La chanson, au départ une passion, devient par la force des choses un engagement et une résistance pacifique.
Les thèmes et textes de Karim sont variés et riches. Ils reflètent sa sensibilité à son milieu, au devenir de son pays, et à toutes les préoccupations de l’époque. Il a chanté aussi bien la liberté, l’amour, la vie, la nostalgie, l’immigration, le politique, etc.
Le style musical est également original et audacieux. Il se caractérise par une recherche musicale qui le distingue des autres vedettes de la chanson et qui sort des sentiers battus. Karim déclare clairement : « l’introduction des instruments tels que la guitare électrique, le synthétiseur et la batterie n’altère nullement notre musique qui, je le répète encore une fois, s’inspire de notre fond musicale. Ce ne sont là que des instruments dont on se sert pour exprimer notre sensibilité algérienne ».
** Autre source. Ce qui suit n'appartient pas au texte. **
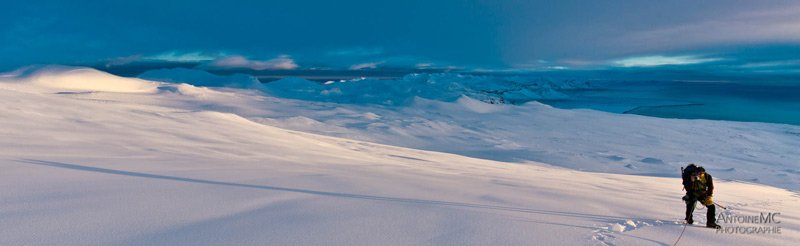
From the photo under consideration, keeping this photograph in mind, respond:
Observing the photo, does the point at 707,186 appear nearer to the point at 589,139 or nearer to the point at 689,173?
the point at 689,173

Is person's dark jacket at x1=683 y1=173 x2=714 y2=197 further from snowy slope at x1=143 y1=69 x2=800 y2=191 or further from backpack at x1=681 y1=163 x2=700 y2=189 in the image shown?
snowy slope at x1=143 y1=69 x2=800 y2=191

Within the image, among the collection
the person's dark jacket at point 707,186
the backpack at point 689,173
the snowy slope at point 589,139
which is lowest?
the person's dark jacket at point 707,186

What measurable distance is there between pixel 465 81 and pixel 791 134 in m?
145

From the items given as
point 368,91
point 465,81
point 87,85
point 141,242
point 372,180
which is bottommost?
point 141,242

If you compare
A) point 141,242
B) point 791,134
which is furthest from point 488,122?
point 141,242

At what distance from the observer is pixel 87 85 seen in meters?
55.2

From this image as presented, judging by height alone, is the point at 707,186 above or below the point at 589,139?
below

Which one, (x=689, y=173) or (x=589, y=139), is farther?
(x=589, y=139)

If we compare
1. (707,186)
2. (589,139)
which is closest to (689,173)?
(707,186)

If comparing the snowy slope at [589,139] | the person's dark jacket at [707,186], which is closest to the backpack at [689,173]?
the person's dark jacket at [707,186]

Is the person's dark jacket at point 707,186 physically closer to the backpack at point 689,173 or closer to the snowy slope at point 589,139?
the backpack at point 689,173

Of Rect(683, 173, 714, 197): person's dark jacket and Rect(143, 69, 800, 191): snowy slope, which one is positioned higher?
Rect(143, 69, 800, 191): snowy slope

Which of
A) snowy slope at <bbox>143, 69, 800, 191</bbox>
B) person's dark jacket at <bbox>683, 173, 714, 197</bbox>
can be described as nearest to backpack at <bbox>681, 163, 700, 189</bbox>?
person's dark jacket at <bbox>683, 173, 714, 197</bbox>

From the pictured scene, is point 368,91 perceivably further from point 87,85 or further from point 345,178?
point 345,178
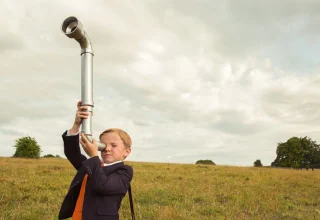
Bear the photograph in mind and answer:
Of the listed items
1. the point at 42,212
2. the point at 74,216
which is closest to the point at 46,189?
the point at 42,212

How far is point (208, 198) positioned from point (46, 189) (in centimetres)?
516

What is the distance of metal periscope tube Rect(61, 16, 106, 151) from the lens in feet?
8.70

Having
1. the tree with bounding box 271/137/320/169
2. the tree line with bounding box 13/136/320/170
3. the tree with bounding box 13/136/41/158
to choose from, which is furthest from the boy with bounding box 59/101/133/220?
the tree with bounding box 271/137/320/169

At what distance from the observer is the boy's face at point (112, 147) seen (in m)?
2.99

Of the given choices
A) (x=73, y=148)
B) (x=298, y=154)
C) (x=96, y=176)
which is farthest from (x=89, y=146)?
(x=298, y=154)

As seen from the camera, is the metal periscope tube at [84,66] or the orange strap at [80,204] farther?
the orange strap at [80,204]

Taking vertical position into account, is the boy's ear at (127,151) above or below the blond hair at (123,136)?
below

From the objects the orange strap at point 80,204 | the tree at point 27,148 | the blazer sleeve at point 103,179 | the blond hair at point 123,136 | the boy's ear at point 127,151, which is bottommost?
the orange strap at point 80,204

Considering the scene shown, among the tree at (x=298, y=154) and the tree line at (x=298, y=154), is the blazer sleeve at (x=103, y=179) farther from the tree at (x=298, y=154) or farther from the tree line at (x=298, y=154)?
the tree at (x=298, y=154)

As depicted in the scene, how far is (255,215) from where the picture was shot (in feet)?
25.3

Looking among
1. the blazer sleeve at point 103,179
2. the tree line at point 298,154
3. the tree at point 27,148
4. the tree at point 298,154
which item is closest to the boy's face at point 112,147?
the blazer sleeve at point 103,179

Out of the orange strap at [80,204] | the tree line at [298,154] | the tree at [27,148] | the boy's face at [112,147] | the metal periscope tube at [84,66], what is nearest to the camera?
the metal periscope tube at [84,66]

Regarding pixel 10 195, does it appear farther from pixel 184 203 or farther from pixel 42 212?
pixel 184 203

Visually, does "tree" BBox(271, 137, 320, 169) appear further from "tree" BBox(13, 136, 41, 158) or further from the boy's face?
the boy's face
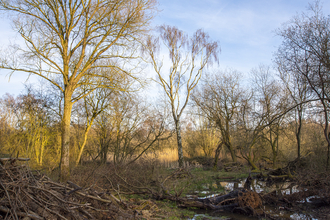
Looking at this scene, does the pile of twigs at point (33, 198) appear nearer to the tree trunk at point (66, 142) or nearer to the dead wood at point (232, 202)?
the dead wood at point (232, 202)

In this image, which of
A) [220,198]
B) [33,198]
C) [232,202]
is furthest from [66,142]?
[232,202]

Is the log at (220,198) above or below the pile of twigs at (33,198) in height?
below

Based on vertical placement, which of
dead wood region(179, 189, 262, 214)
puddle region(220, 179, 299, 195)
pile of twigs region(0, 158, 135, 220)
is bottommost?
puddle region(220, 179, 299, 195)

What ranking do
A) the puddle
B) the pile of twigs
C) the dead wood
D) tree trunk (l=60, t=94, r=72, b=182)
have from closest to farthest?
the pile of twigs, the dead wood, the puddle, tree trunk (l=60, t=94, r=72, b=182)

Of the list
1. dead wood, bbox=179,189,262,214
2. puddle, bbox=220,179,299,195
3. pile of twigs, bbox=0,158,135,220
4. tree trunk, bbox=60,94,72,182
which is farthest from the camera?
tree trunk, bbox=60,94,72,182

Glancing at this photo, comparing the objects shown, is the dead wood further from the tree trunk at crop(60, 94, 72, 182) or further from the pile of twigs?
the tree trunk at crop(60, 94, 72, 182)

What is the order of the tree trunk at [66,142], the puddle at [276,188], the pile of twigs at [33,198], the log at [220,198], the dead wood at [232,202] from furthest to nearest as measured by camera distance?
1. the tree trunk at [66,142]
2. the puddle at [276,188]
3. the log at [220,198]
4. the dead wood at [232,202]
5. the pile of twigs at [33,198]

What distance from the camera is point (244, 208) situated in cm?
696

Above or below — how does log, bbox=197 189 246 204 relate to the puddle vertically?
above

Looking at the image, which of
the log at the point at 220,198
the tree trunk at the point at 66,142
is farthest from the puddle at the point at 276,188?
the tree trunk at the point at 66,142

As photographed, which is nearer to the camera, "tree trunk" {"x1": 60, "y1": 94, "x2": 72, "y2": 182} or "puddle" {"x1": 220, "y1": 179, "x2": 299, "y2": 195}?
"puddle" {"x1": 220, "y1": 179, "x2": 299, "y2": 195}

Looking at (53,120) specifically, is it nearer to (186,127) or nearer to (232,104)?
(232,104)

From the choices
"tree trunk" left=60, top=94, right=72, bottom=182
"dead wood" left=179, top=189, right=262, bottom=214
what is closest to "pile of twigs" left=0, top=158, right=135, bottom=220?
"dead wood" left=179, top=189, right=262, bottom=214

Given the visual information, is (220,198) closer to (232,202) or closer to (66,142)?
(232,202)
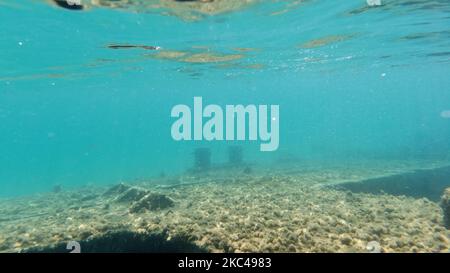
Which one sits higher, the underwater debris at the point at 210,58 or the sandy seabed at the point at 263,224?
the underwater debris at the point at 210,58

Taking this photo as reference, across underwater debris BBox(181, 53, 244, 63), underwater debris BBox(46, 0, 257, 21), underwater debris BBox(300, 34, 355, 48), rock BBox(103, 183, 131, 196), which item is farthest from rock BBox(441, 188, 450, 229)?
underwater debris BBox(181, 53, 244, 63)

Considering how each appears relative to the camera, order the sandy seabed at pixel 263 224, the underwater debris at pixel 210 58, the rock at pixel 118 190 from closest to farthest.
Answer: the sandy seabed at pixel 263 224 → the rock at pixel 118 190 → the underwater debris at pixel 210 58

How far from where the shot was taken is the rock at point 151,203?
1255 centimetres

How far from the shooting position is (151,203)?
12852 millimetres

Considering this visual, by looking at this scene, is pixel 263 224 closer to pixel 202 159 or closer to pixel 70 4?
pixel 70 4

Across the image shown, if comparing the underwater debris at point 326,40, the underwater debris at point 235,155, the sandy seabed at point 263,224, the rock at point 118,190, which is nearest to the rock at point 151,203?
the sandy seabed at point 263,224

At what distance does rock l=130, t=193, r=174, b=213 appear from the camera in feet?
41.2

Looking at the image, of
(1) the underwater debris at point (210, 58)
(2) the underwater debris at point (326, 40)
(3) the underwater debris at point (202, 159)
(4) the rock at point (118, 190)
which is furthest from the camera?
(3) the underwater debris at point (202, 159)

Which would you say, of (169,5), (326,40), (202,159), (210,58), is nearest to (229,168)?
(202,159)

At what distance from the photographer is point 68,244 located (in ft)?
29.7

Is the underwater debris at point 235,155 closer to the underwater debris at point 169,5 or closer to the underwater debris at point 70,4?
the underwater debris at point 169,5

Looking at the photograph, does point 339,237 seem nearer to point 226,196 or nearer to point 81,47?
point 226,196
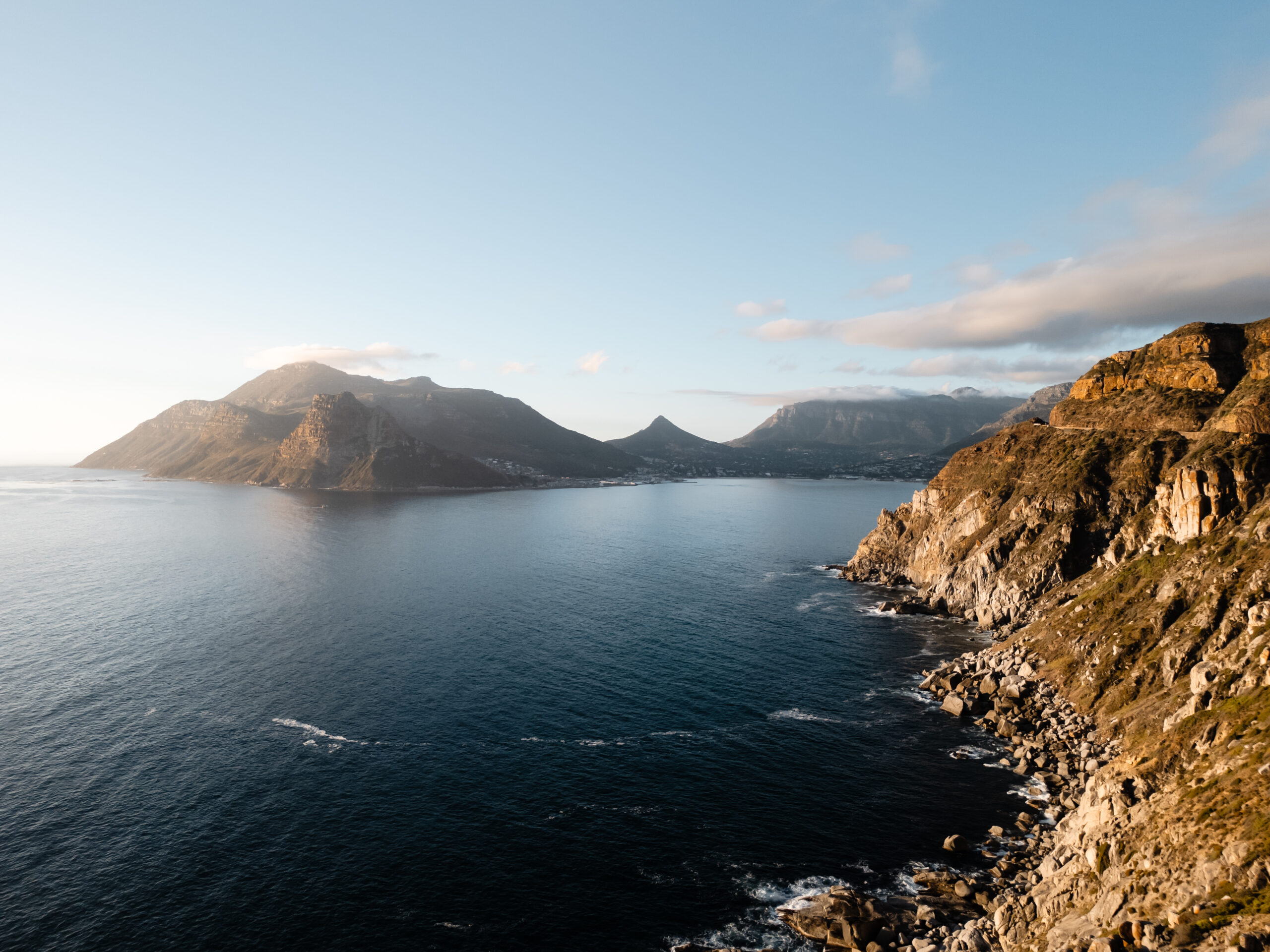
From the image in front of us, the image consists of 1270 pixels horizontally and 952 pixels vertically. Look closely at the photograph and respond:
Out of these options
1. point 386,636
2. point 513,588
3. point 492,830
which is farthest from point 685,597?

Tout en étant fidèle à la fibre musicale de départ, Karim réussit le passage harmonieux qui va de « l’authentique : Zendali, Heddi, Raï à l’universalité : Funk, Rock, Rap avec un esthétisme hors du commun ». Karim, cet artiste discret et rêveur s’impose une rigueur dans son art, refuse la facilité et la tromperie. En effet, il confirme dans un entretien : « Nous essayons de rester fidèles à notre choix, qui est de faire de l’art pour l’art. Sans être soumis aux pressions du milieu, qui veut du produit de consommation, toujours plus vite, selon la capacité d’absorption. On oublie que le musique est un message qui s’adresse au corps sensible. Elle doit le faire vibrer. La liberté de création est une énergie qui s’use si l’on ne sert pas ! ».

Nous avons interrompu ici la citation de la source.